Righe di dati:
<<<<

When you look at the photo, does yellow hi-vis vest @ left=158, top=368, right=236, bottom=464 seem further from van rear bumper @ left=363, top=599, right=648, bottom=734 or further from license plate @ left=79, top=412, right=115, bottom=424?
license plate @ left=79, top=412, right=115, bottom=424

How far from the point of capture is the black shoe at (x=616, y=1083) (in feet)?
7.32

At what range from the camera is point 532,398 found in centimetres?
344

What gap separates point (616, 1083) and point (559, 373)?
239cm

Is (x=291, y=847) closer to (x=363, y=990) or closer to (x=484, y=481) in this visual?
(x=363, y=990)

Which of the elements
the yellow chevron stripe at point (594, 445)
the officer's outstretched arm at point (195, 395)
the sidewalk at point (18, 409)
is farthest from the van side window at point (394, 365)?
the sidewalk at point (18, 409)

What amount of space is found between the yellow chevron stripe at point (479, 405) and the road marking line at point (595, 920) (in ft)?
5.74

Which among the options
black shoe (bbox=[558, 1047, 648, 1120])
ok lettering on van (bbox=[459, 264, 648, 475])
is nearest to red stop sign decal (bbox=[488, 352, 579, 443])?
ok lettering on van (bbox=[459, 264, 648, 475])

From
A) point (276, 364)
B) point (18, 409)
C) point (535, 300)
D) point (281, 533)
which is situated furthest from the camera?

>>>>

Lavoro da svolgere: Trascrivi come elenco numerato il tratto che va dalla riga contenente "What amount of" fino alla fine del materiale sopra, estremi compresi, lasciando fuori le righe vuote.

Soluzione:
1. What amount of space is found between the yellow chevron stripe at point (479, 405) and the road marking line at point (595, 920) (in ft)?
2. 5.74
3. Which among the options
4. black shoe (bbox=[558, 1047, 648, 1120])
5. ok lettering on van (bbox=[459, 264, 648, 475])
6. is nearest to red stop sign decal (bbox=[488, 352, 579, 443])?
7. ok lettering on van (bbox=[459, 264, 648, 475])
8. From
9. A) point (276, 364)
10. B) point (18, 409)
11. C) point (535, 300)
12. D) point (281, 533)
13. which is situated furthest from the camera?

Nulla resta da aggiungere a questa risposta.